Chaminade era mujer, desde luego. Nació en 1857 y murió en 1944 y entre una y otra fecha compuso no menos de cuatrocientas obras, de las cuales la mitad fue para piano solo y más de cien para canto y piano. La exigua biografía que se incluye en el disco insinúa que su matrimonio, con un editor de música, fue de conveniencia. Es posible que no fuese feliz, por tanto. ¿O sí lo fue? Los que creemos todavía en la novela, sabemos que no siempre la convención es sinónimo de desdicha.

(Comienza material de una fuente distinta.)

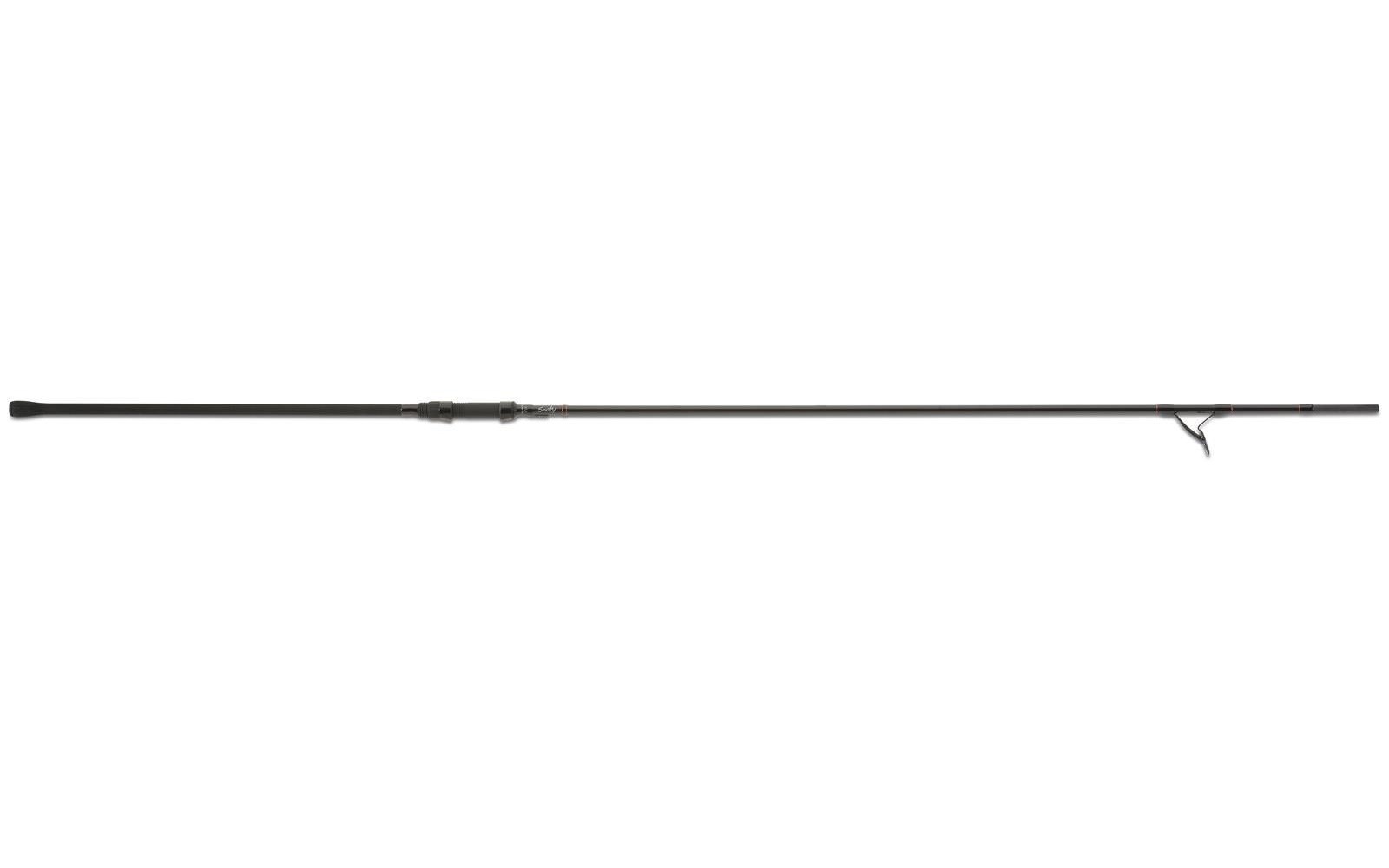 Anaconda Snaky 12ft 360m 350lbs Karpfenrute 2-teilig Karpfenangel 18190₽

No sabemos el lugar que la Historia de la música le ha reservado, porque uno da el mismo crédito a la Historia que a los ujieres de las Academias. Tampoco suelen oírse las composiciones de Clara Schumann, Fanny Mendelssohn o Alma Malher o las más raras aún de Rebecca Clark o Lilly Boulanger, que vivió poco más que una violeta. Todas ellas compusieron obras bellísimas que raramente se interpretan en las salas de concierto. No se sabe qué les hizo más daño: ser mujeres en un mundo de hombres o haber tenido un alma grande. Parecería que penan aún ese doble delito en la siniestra galería del olvido, si no fuese porque un día un amigo, el azar o la vida, nos ponen en la pista de sus biografías y obras y nos recuerdan que en la estela del Espíritu no hay interrupciones, pese a todas las galernas. Ni siquiera las últimas galernas vanguardistas, con su germen gestado o su virus breton.

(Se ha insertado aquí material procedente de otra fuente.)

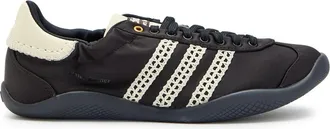 Wales Bonner Adidas X Wales Bonner X Wales Bonner Karintha Satin Sneakers - Black - 36.5 (IT36.5 / UK3.5)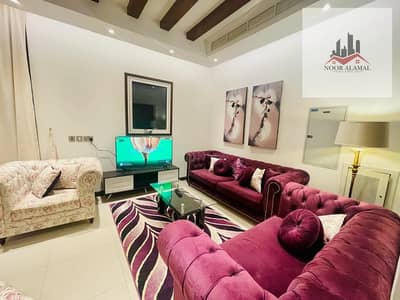 2 Bedroom Apartment for Rent in Al Heerah Suburb, Sharjah - 847a5691-df32-42f2-96fc-0d40d7f582c4. jpg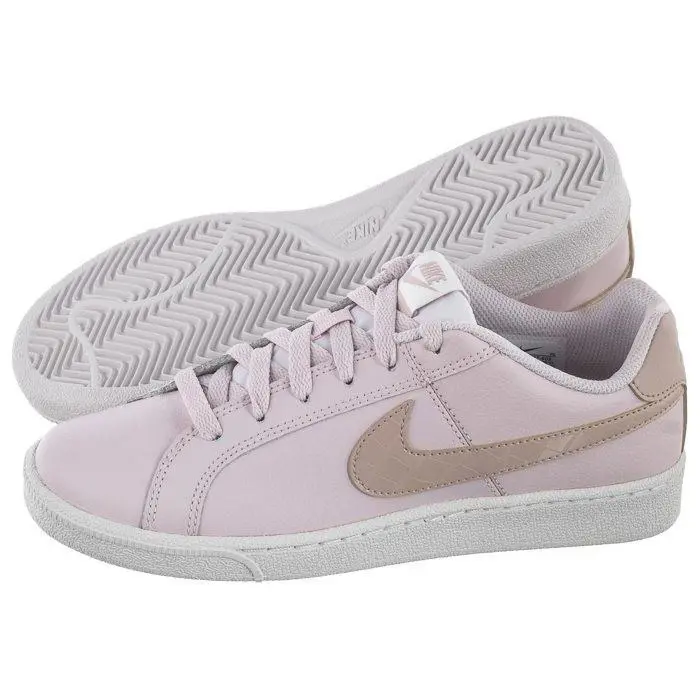 Nike shoes - Nike Court Royale - Court Royale - 749867603 - Rose (UPC: 0193154122961) 0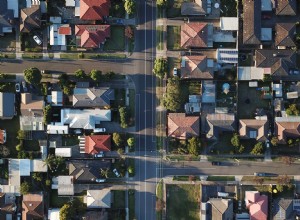 Où vont les prix des maisons à la fin de 2021 ? 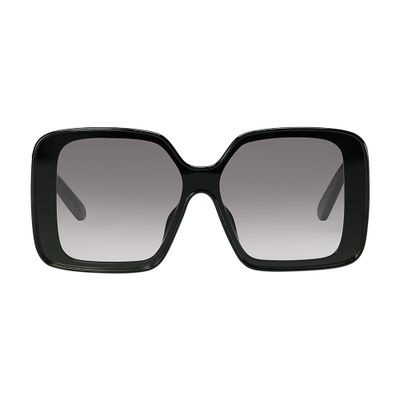LV Monogram Square Sunglasses | 24S US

Es entonces cuando se cumple un rito sagrado: el del encuentro. Leemos ese libro, escuchamos la sonata inaudita, paseamos la ciudad nueva, conversamos con el desconocido y la vida se llena de brotes como aquel olmo viejo al que Machado dedicó sus memorables versos para cerciorarse de que el invierno y la muerte habían quedado definitivamente atrás.